Shin Myung Kang,Moo Suk Park,Joon Chang,Haeryoung Kim,Dong-Hwan Shin,Se Kyu Kim,Kyung Young Chung,Dae Joon Kim,Joo Hyuk Sohn,최성호,Jeongmi Kim,Eun Jin Yoon,Joo-Hang Kim 대한암학회 2005 Cancer Research and Treatment Vol.37 No.4
Purpose: A chemosensitivity test can reflect the differences in responses of individual cancer patients to chemotherapeutic agents. The adenosine triphosphatebasedchemotherapy response assay (ATP-CRA)is an accurate method, which does not require a large amount of tissue specimen. So far, no studies have evaluated the utility of the ATP-CRA in Korea.
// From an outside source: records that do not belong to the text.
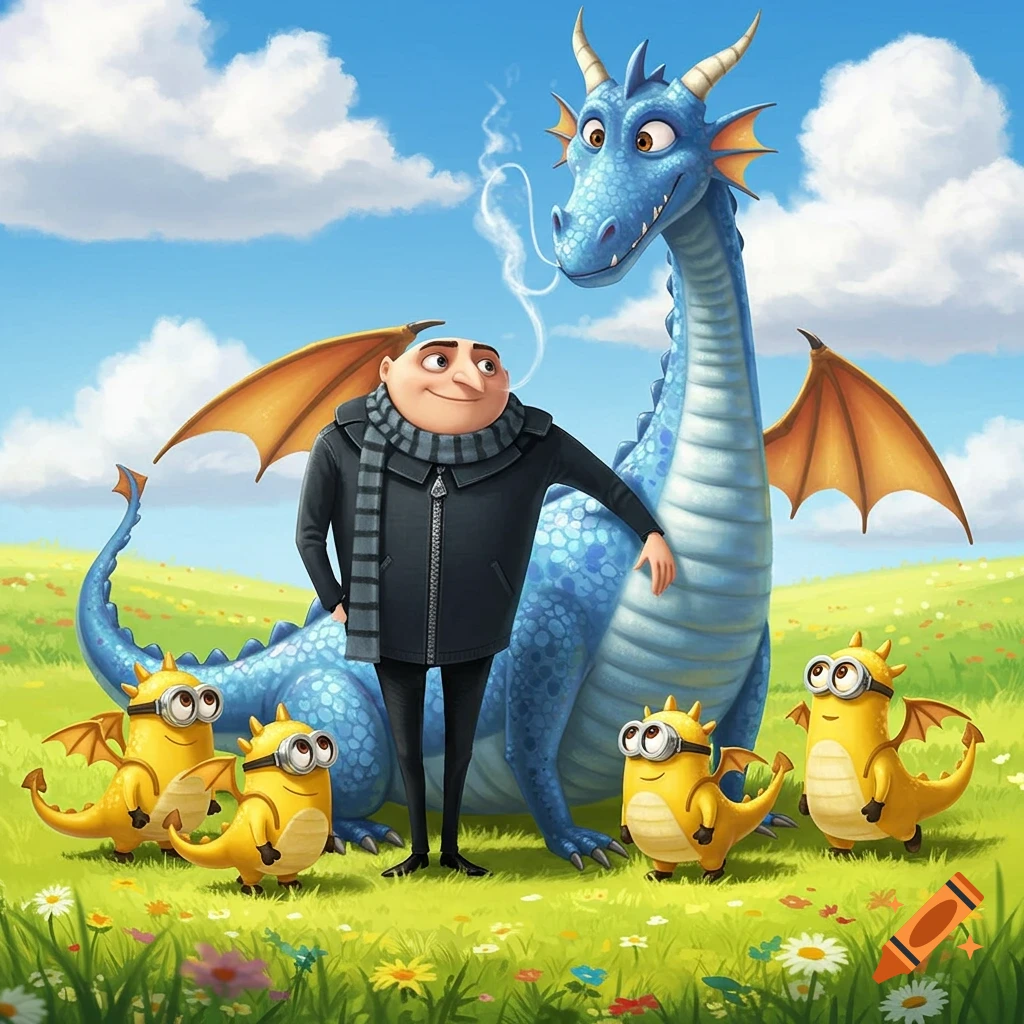 Gru stands next to a friendly blue dragon in a flowery field, surrounded by four yellow minion-dragons with wings.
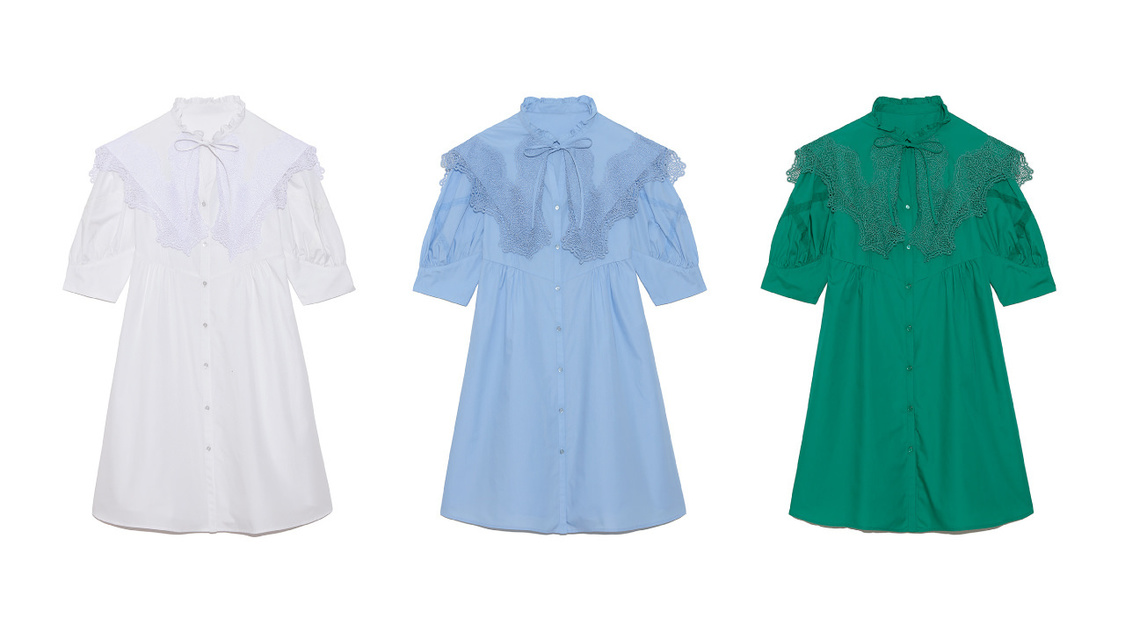 レースカラーミニワンピース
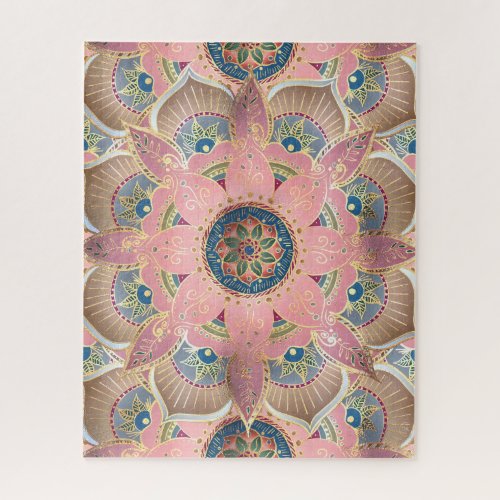 Trendy Metallic Gold and Pink Mandala Design Jigsaw Puzzle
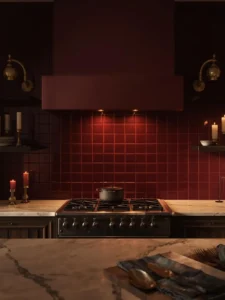 jewel-box kitchen backsplash and range wall in deep matte burgundy square tiles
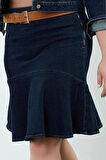 Kadın Moda Stil Mini Astarsız Denim Büyük Beden Eteği Fırfırlı Denim Etek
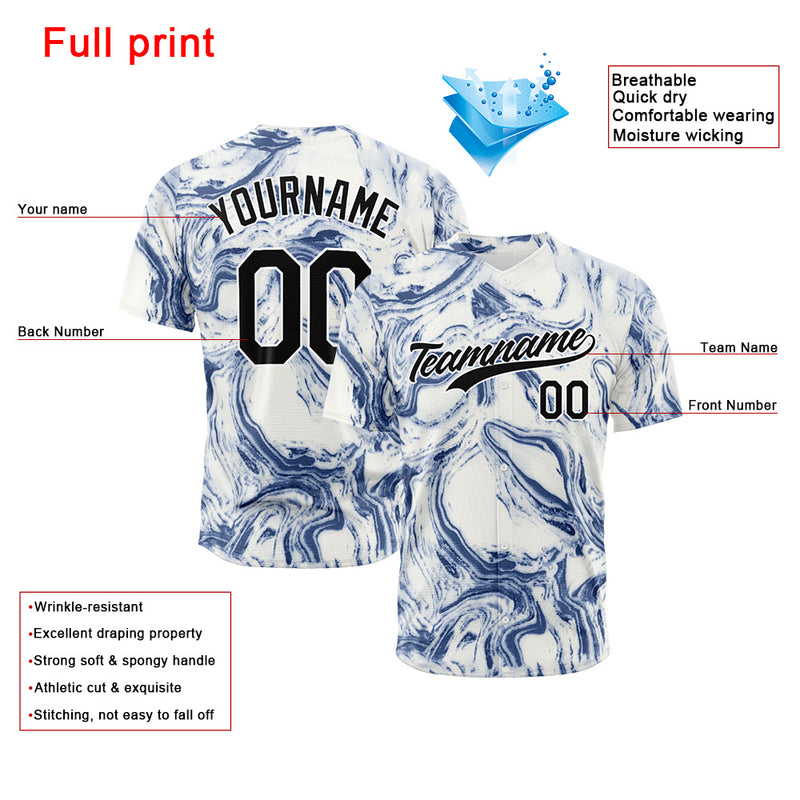 Custom Full Print Design Authentic Baseball Jersey fluid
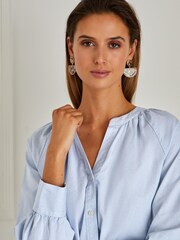 Pale Blue Chambray Denim Blouse - Image 5 of 6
Therefore, we investigated the clinical usefulness of the ATP-CRA in 53 patients with lung cancer.Materials and Methods: Tumor tissues were obtained from bronchoscopic biopsies or surgical resections. The validity of ATP-CRA was assessed focusing on the success rate, experimental error level (intraassay mean coefficient of variation [CV]) and reproducibility.Results: The overall success rate of ATP-CRA was 90.6% (48/53). Normal cells were effectively eliminated from the tumor tissues with the use of ficoll gradient centrifugation and immunomagnetic separation, which was confirmed using loss of heterozygosity analysis of the 3p deletion. The mean CV of ATP assays was 10.5± 4.6%. The reproducibility of ATP assays was 94±3.8%. The results of the ATP assays were reported to physicians within 7 days of specimen collection. More than 6 anticancer drugs were tested on the tumor specimens obtained from bronchoscopic biopsies.Conclusion: The ATP-CRA is a stable, accurate and potentially practical chemosensitivity test in patients with lung cancer.